The Problem: AI Is Getting Smarter and More Expensive at the Same Time

Here’s the uncomfortable truth nobody in the AI hype cycle loves to say out loud: newer, more capable models cost more to run, not less. The old promise — that scale would drive costs down — is running headfirst into reality.
Corporate AI budgets are starting to feel it. Developers are being told to slow down. And the token bill keeps climbing.
That’s the opening Engram is walking through.
What Engram Actually Does

Engram calls itself the “learned memory” of AI — a term borrowed from neuroscience, where an engram is a physical trace of memory stored in the brain.
The pitch is elegant: instead of feeding a model massive amounts of context every single time (expensive, slow, often redundant), Engram’s system learns an organization’s specific workflows, terminology, and patterns. It anticipates what’s needed and delivers smarter responses with far less token overhead.
The company claims its models can match or outperform frontier labs using up to 100 times fewer tokens. That’s a bold number. But with Microsoft, Notion, and legal AI startup Harvey already on the client roster, it’s not an unchallenged one.
The Funding and the Backers
Engram raised $98 million from a lineup that reads like a greatest-hits of AI-era venture capital: General Catalyst, Kleiner Perkins, and Sequoia. Andrej Karpathy — OpenAI co-founder, recently joined Anthropic — is also in.
Kleiner partner Leigh Marie Braswell framed it plainly: “You’ve got this explosion of data, explosion of cost. Engram comes in and basically maps out your organization and offers orders of magnitude cheaper output.”
The funding will go toward compute and talent. For a 13-person team, there’s a lot of runway to build on.
The “Genius Stranger” Problem
CEO Dan Biderman has a compelling origin story — and a sharper-than-average mental model for what’s broken in AI today.
He calls it the “genius stranger” problem: AI is impressively intelligent, but its memory is shallow and situational. Every conversation starts mostly from scratch. More context helps, but stuffing models with context is exactly what drives costs up.

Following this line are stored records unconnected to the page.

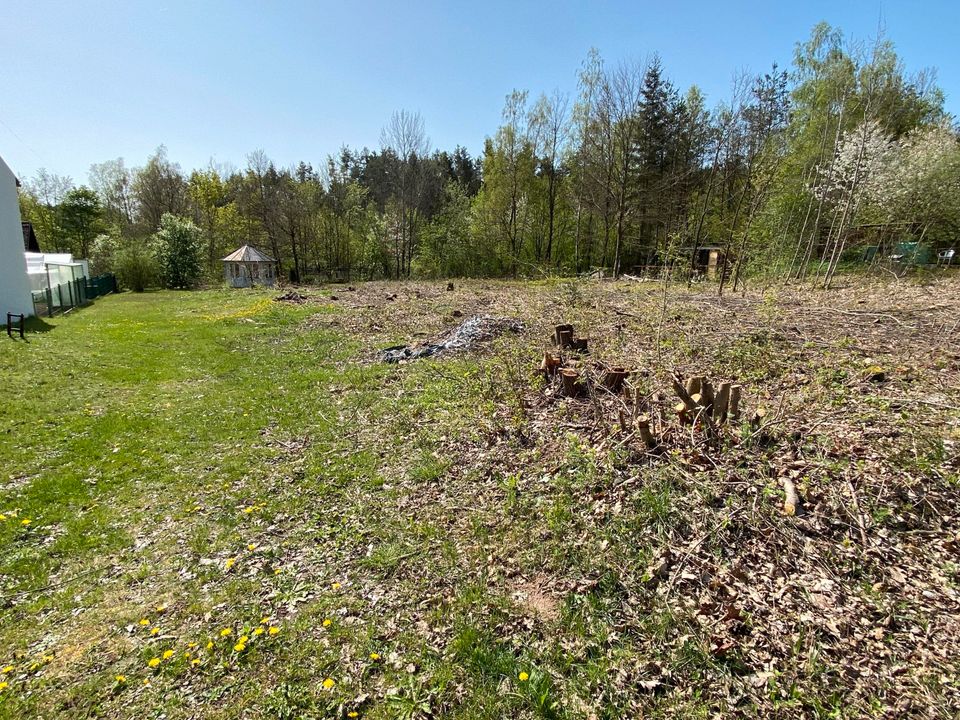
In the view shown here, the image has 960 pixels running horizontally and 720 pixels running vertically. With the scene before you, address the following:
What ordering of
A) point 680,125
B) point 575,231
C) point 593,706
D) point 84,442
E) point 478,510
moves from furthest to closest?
point 575,231 < point 680,125 < point 84,442 < point 478,510 < point 593,706

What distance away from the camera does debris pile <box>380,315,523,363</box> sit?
972cm

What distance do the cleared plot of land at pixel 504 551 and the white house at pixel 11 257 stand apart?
12.0 m

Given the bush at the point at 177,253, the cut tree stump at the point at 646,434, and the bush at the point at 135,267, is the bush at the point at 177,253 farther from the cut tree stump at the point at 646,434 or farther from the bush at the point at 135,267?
the cut tree stump at the point at 646,434

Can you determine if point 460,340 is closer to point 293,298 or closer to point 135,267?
point 293,298

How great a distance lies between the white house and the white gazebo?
11.2 meters

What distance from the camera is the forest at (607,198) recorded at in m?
16.3

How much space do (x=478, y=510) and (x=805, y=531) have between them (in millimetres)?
2536

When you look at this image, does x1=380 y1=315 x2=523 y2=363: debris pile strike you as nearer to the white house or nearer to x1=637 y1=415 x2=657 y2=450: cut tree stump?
x1=637 y1=415 x2=657 y2=450: cut tree stump

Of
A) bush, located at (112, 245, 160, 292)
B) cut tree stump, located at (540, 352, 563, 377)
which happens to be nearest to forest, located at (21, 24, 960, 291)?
bush, located at (112, 245, 160, 292)

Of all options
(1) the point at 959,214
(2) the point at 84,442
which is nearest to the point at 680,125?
(1) the point at 959,214

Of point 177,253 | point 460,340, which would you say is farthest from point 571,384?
point 177,253

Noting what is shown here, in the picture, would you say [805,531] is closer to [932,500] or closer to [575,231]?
[932,500]

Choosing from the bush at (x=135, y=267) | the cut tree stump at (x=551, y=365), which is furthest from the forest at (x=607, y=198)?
the cut tree stump at (x=551, y=365)

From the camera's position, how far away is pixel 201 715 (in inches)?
99.6
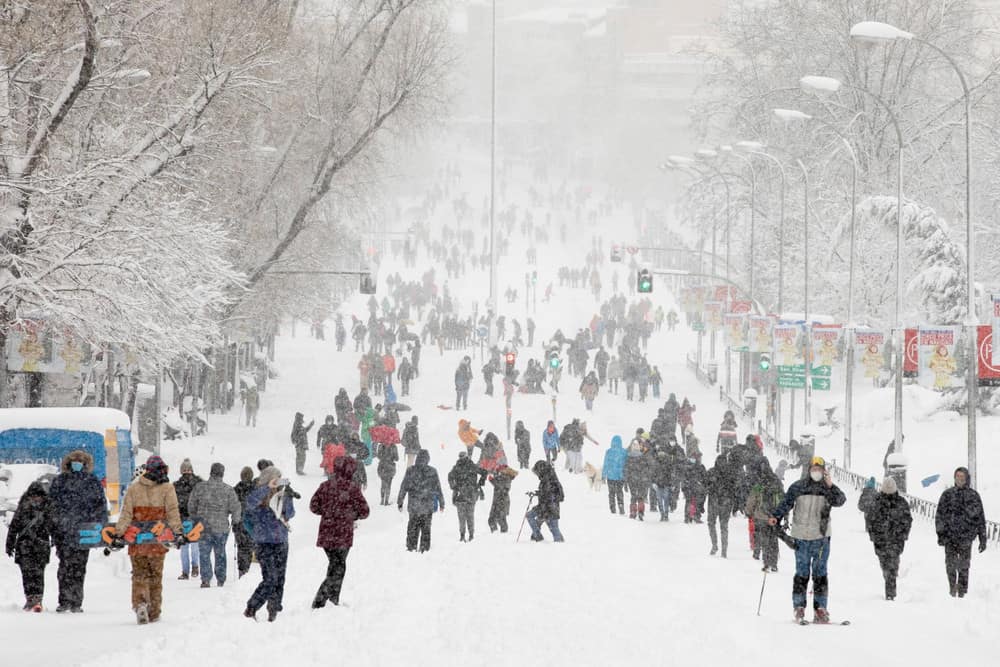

Biderman’s background in computational neuroscience (PhD, Columbia) and time at Stanford’s AI lab shaped his conviction that the fix isn’t just more data — it’s smarter memory architecture.
His goal: build the layer of intuition that humans develop over time, and that current models simply don’t have.
What This Means If You’re Buying or Building AI Tools
Engram isn’t trying to replace GPT-4 or Claude. Biderman is upfront that his models aren’t “absolutely better” than frontier labs across the board. They’re specialists — optimized for organizational context, not general brilliance.
That distinction matters for anyone evaluating AI tooling right now:
If your use case is repetitive, context-heavy, and organization-specific — legal workflows, internal knowledge management, structured customer interactions — a memory-optimized layer like Engram could meaningfully cut costs without sacrificing output quality.
If you need broad, generalist capability, frontier models still win. But you’ll pay for it.
The smarter play for most enterprises is probably a hybrid: frontier models where you need them, specialized memory layers where you don’t.
The Bigger Signal
Engram’s raise is part of a quieter but important shift in the AI infrastructure conversation. The first wave was about capability — what can AI do? The current wave is about efficiency — what does it cost, and can we make it sustainable?
Startups that solve the cost problem without sacrificing quality are going to find a very receptive market. Enterprise buyers are no longer just asking “does it work?” They’re asking “what’s the bill?”
Engram is betting the answer to that question is their entire business model. At $98 million in funding and less than a year old, the market seems inclined to agree.
Token costs are the new cloud bills — everyone’s paying them, nobody loves them, and the startup that cracks efficiency at scale will have a very large room to grow into.